Characteristics of diurnal and seasonal cycles in global monsoon systems

Abstract

In this paper, we characterize the climatological diurnal cycles over monsoon land and ocean regions, and seasonal cycles for six major monsoon systems around the world, from observations and outputs of the NASA Seasonal-to-Interannual Prediction Project (NSIPP) general circulation model outputs. Over monsoon land regions, the diurnal cycle has a pronounced late afternoon peak in rainfall and over the oceans a much weak diurnal signal with an early morning peak. The NSIPP model produces a daily peak in rainfall about 2-3 hours earlier than observed, possibly attributed to a cumulus parameterization which does not include cloud life cycle effects, and which lack detailed treatment of boundary layer processes. The seasonal cycles of all monsoon rain systems are controlled by an ITCZ and a subtropical and/or extratropical component due to the presence of contiguous large continental land mass. Strong climatological intraseasonal oscillations (CISO) are found in the monsoon systems of South Asia and East Asia, Australia, and South America, and to a lesser degree for West Africa and Mexico/North America.
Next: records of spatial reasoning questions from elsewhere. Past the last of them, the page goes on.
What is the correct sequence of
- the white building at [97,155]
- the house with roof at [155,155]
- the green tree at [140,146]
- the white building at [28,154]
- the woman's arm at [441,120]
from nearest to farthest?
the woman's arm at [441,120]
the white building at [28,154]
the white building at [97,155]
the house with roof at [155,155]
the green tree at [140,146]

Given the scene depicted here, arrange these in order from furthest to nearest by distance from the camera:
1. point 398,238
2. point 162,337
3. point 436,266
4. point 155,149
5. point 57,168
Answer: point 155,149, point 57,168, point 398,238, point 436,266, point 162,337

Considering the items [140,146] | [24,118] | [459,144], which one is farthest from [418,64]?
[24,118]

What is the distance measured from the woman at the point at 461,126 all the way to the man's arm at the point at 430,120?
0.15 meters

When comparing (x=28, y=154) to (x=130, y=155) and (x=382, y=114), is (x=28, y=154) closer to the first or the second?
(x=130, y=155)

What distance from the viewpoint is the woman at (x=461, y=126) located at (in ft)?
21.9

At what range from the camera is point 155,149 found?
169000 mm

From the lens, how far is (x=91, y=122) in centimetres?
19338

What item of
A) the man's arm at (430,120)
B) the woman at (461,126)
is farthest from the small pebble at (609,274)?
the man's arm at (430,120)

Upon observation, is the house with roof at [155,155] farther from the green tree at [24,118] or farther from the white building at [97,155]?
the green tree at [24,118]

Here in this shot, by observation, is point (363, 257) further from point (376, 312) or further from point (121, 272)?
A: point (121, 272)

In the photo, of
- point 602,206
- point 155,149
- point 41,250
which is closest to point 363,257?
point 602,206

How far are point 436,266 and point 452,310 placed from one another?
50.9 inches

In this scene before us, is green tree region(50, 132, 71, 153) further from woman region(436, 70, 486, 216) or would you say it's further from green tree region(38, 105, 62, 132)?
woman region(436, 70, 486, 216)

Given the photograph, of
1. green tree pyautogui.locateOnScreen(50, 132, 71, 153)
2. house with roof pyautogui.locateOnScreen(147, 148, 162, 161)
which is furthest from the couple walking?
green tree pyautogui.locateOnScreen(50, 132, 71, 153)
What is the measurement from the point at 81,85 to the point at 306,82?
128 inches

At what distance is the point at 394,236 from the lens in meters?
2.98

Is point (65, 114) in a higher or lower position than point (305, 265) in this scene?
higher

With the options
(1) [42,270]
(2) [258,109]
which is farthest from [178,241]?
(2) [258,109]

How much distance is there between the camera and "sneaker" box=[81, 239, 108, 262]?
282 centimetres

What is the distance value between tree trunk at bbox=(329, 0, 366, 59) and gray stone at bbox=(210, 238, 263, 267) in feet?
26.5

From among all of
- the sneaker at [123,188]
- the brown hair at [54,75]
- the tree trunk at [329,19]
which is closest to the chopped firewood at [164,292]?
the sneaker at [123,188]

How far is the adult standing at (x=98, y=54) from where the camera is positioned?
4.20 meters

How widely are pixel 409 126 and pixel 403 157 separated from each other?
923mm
The NSIPP model captures the slow component seasonal component reasonably well, but the CISO's are not well simulated. Analysis with reference to a new monsoon index shows that the major monsoon systems can be classified into three major groups (M1-3) according to the relative strength of continental vs. oceanic controls. East Asian and South Asian monsoons belong to a group (MI), where the continental influence is stronger than that from the ITCZ. The North America and South America monsoons show similar characteristics with the ITCZ influence slight stronger than continental influence (M2). The West Africa and Australia monsoons are found to be essentially ITCZ-monsoon systems (M3), with strong oceanic control, and limited poleward excursion of the monsoon rainbelt. We also find a clear trend associated with an increase in continentality for M3 monsoons, i.e., the West African and the Australian monsoons in the last two decades. We speculate that the former is linked to the partially recovery of the Sahel drought since the 1980's.